Wie wird die Qualität von Verhandlungsergebnissen gemessen?
Die Arbeit verwendet das Kaldor-Kriterium als Maßstab zur Bewertung der Qualität von Verhandlungsergebnissen. Dieses Kriterium betrachtet den aggregierten Netto-Nutzen aller Beteiligten.

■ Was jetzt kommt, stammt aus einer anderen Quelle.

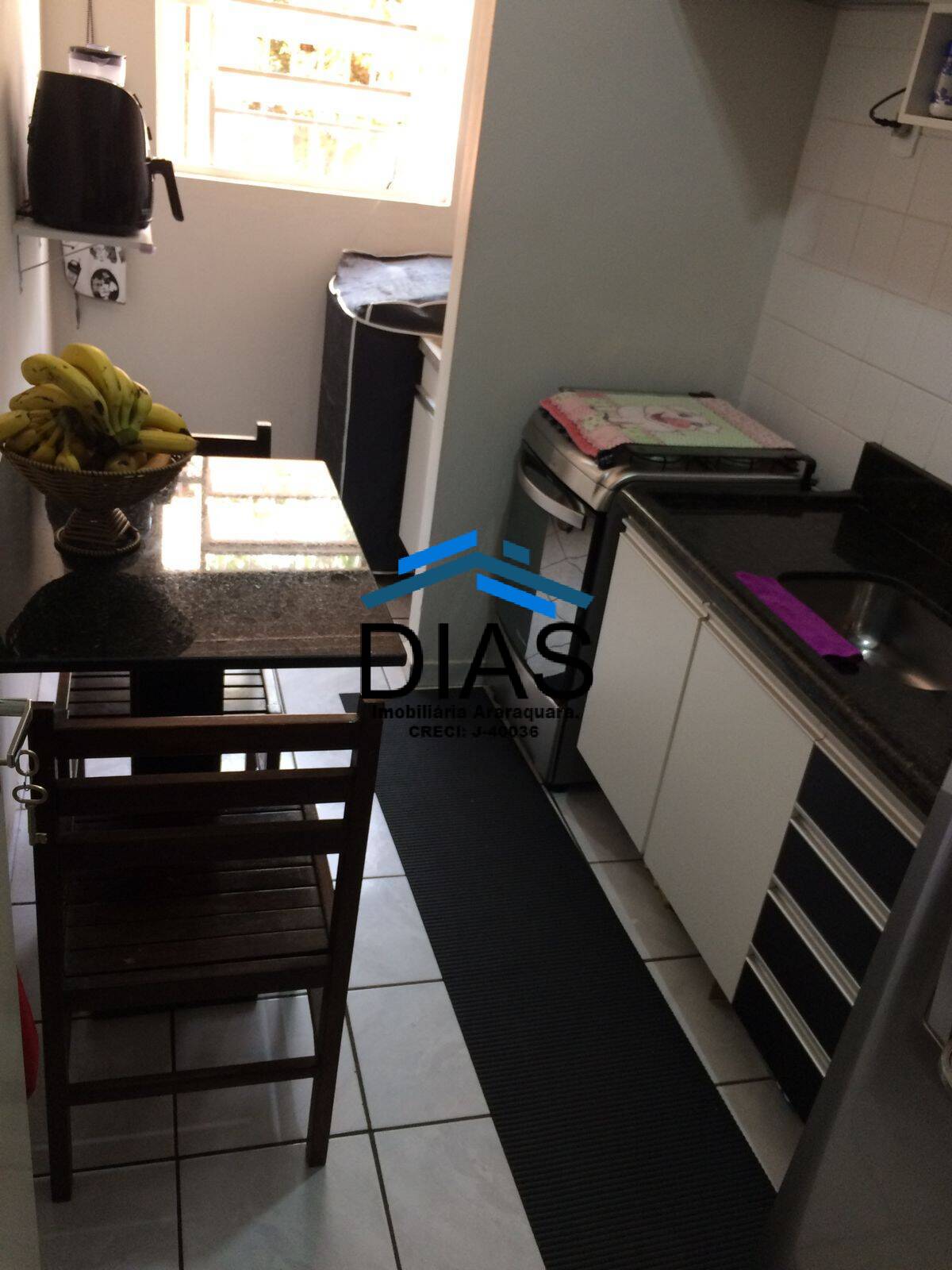 Apartamento à venda com 2 quartos, 52m² - Foto 4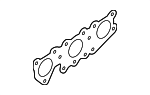 11657847039 - Engine: Turbocharger Gasket for BMW: M2, M3, M4 Image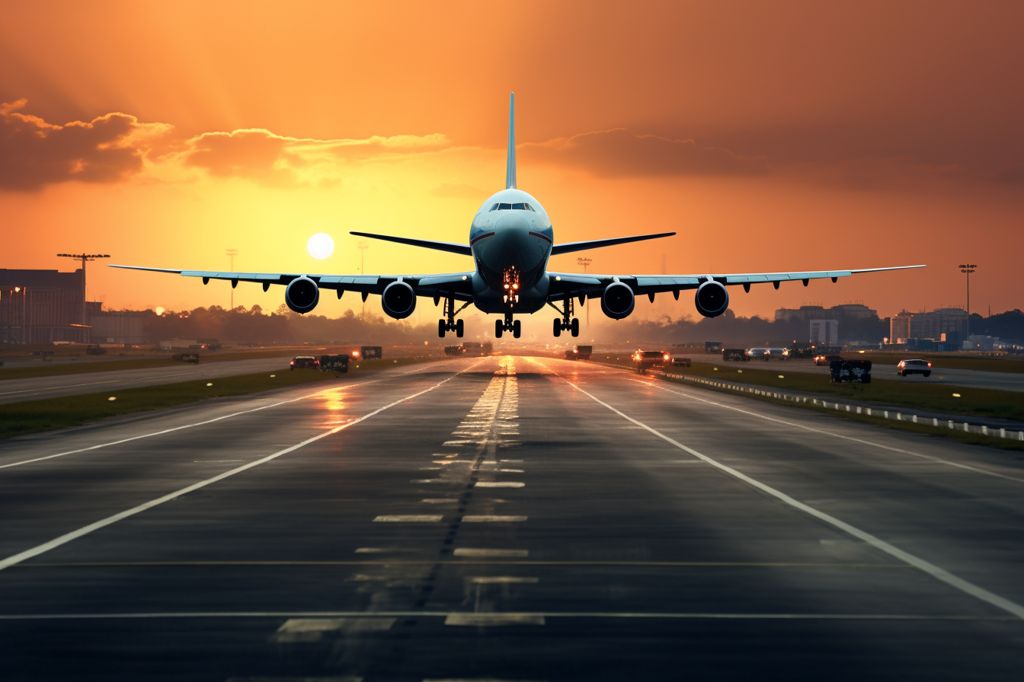 Prime Minister Srettha Thavisin Collaborates with Airlines for High Season Tourism Plans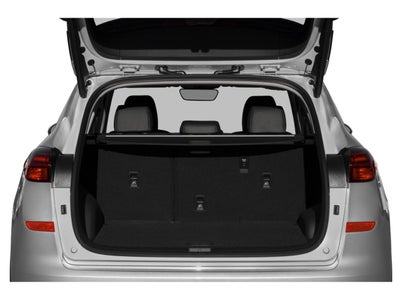 2020 Hyundai TUCSON Ultimate AWD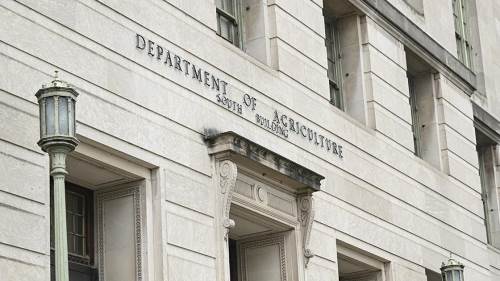 ABD Tarım Bakanlığı "gereksiz" gerekçesiyle gıda güvenliği raporunu yayınlamayacak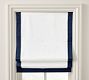 Seaton Grosgrain Blackout Shade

Welche Rolle spielen freiwillige und unfreiwillige Verhandlungen?
Die Arbeit untersucht die Unterschiede zwischen freiwilligen und unfreiwilligen Verhandlungen und deren Auswirkungen auf die Wahrscheinlichkeit suboptimaler Ergebnisse. Der Forschungsstand zu diesem Aspekt wird dargestellt und analysiert.
Welche Fallbeispiele werden untersucht?
Die Arbeit präsentiert Fallbeispiele aus dem Gesundheitswesen und der Verbundforschung. Jedes Fallbeispiel wird separat analysiert und mit einem Zwischenfazit abgeschlossen.
Welche Schlussfolgerungen werden gezogen?
(Die konkreten Schlussfolgerungen sind nicht im Inhaltsverzeichnis detailliert aufgeführt und müssen der vollständigen Arbeit entnommen werden.) Die Schlussbemerkung fasst die Ergebnisse der Analyse zusammen und bietet möglicherweise Ausblicke auf zukünftige Forschungsfragen.